Sun Children is a heist thriller about young petty thieves who are trying to support their families. Seen through the eyes of 12-year-old Ali, the intrepid gang leader, the events depicted in the film will move even the coldhearted. The little bandits from Ali’s gang will enroll the Sun School, a local charity intended for street children and child laborers. However, instead of learning, they intend to reach the tunnels underneath the school that supposedly lead to a treasure. The film’s lead actors were child laborers themselves, which adds extraordinary authenticity and emotion to their roles. For his role of Ali, Rouhollah Zamani won Marcello Mastroianni award for Best Young Actor in Venice.
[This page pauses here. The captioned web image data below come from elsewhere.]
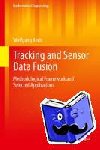 Koch, Wolfgang - Tracking and Sensor Data Fusion - Methodological Framework and Selected Applications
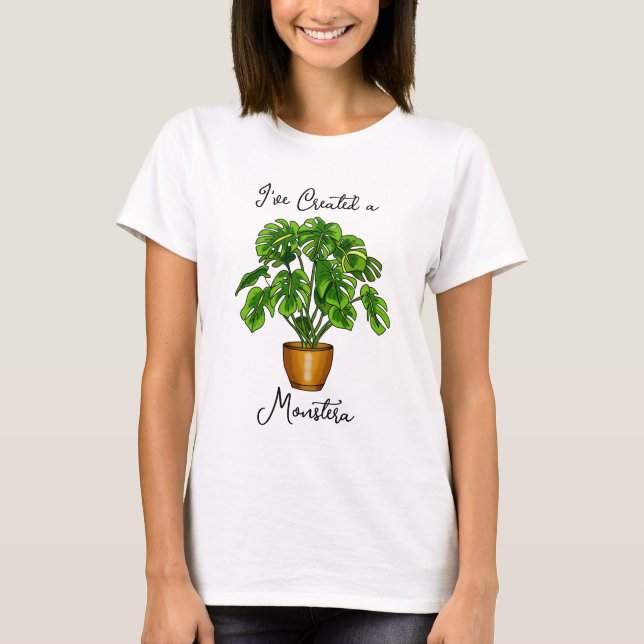 I've Created a Monstera T-Shirt (Front)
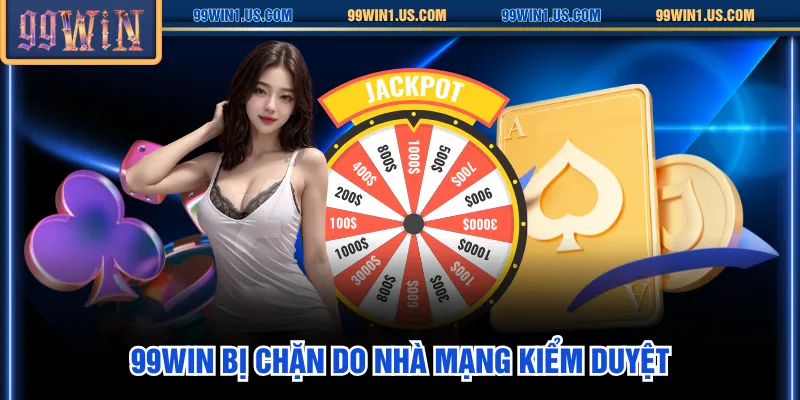 99WIN bị chặn do nhà mạng kiểm duyệt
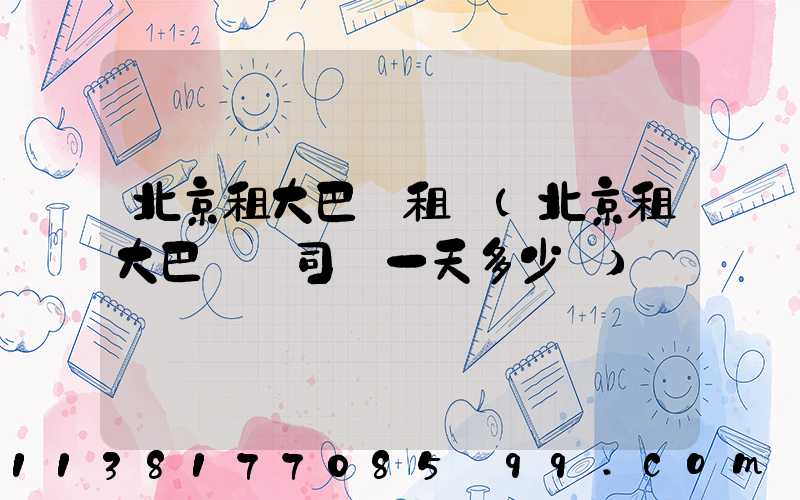 北京租大巴車租賃(北京租大巴車帶司機一天多少錢)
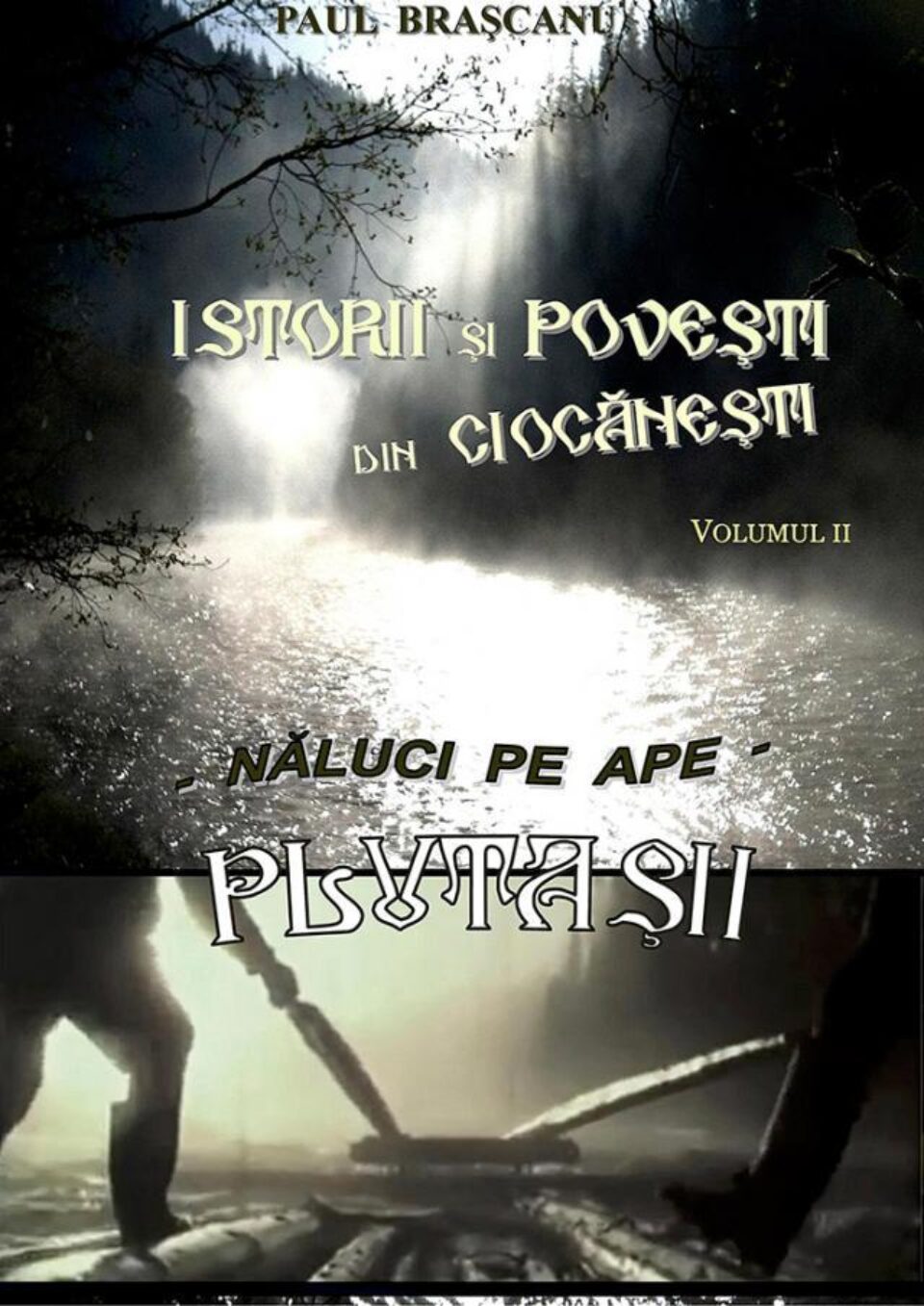 „Năluci pe ape - Plutașii”, la Festivalul Național al Păstrăvului de la Ciocănești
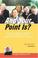 Cover of: And Your Point Is?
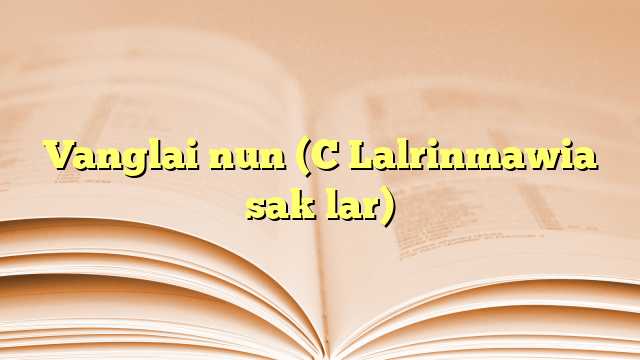 Vanglai nun (C Lalrinmawia sak lar) Vanglai nun (C Lalrinmawia sak lar)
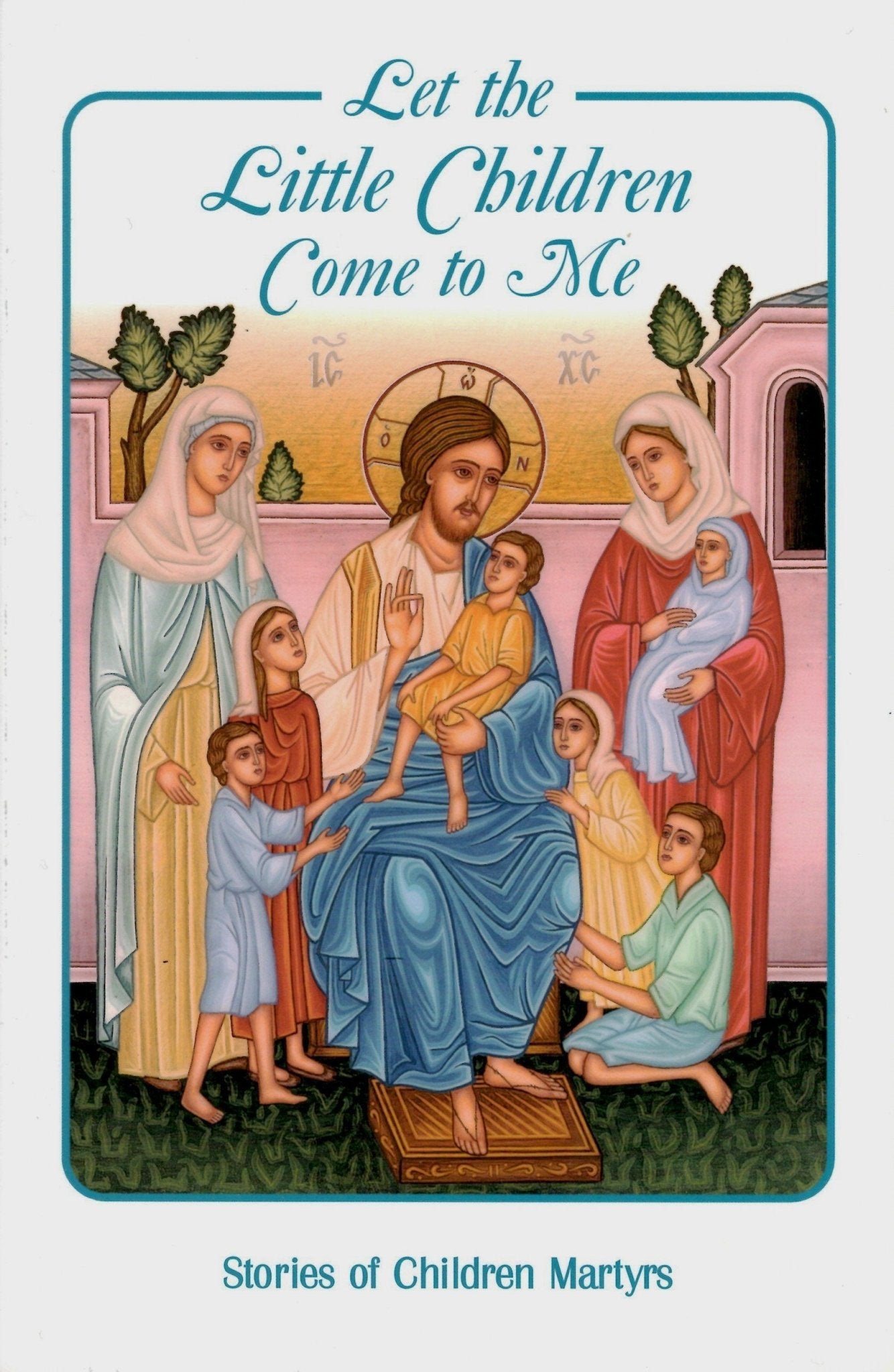 Let the Little Children Come to Me - Holy Cross Monastery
Iranian filmmaker Majid Majidi, whose film Children of Heaven screened at the first edition of Motovun Film Festival, is known by films about socially neglected, exploited and abused young people, his films are known by their ability to move the audience. This film is a sharp criticism of child labor and poverty, attracting our attention to as many as 152 million of children throughout the world who are forced to work so their families could survive.

Sun Children

Here We Are, a film by Israeli director Nir Bergman, is a story about father and his son’s coming-of-age and a trip that will change their lives. Aharon spent his whole life looking after his autistic boy, surrounded by peaceful daily routine, untouched by the hectic outside world. But Uri is on the threshold of adolescence and the time has come for him to go to a specialized institution. Is the autistic boy ready to leave the sheltered routine and is his father ready to let him go? Thematically, this emotional story has similarities with Rain Man. This film with fascinating performances won Israeli Film Academy’s Best Directing award. 

Here We Are

Slovenian film Sanremo tells us about Bruno and Duša, two nursing home residents who keep forgetting that they know each other. Bruno’s memory may be frail, but his love for Duša is strong. As they meet for the “first time” over and over again, their special relationship has one constant from the past, Gigliola Cinquetti’s song Non ho l’età, the winner of San Remo festival of their youth. Miroslav Mandić depicts dementia is a new way, not trying to provoke pity or to make you laugh. It simply depicts all aspects of the disease. This romantic story is the filmmaker’s nostalgic homage to his father. The author of the original score is Darko Rundek. You will also like the picturesque landscapes, moving relations between the protagonists and perfectly fitting music.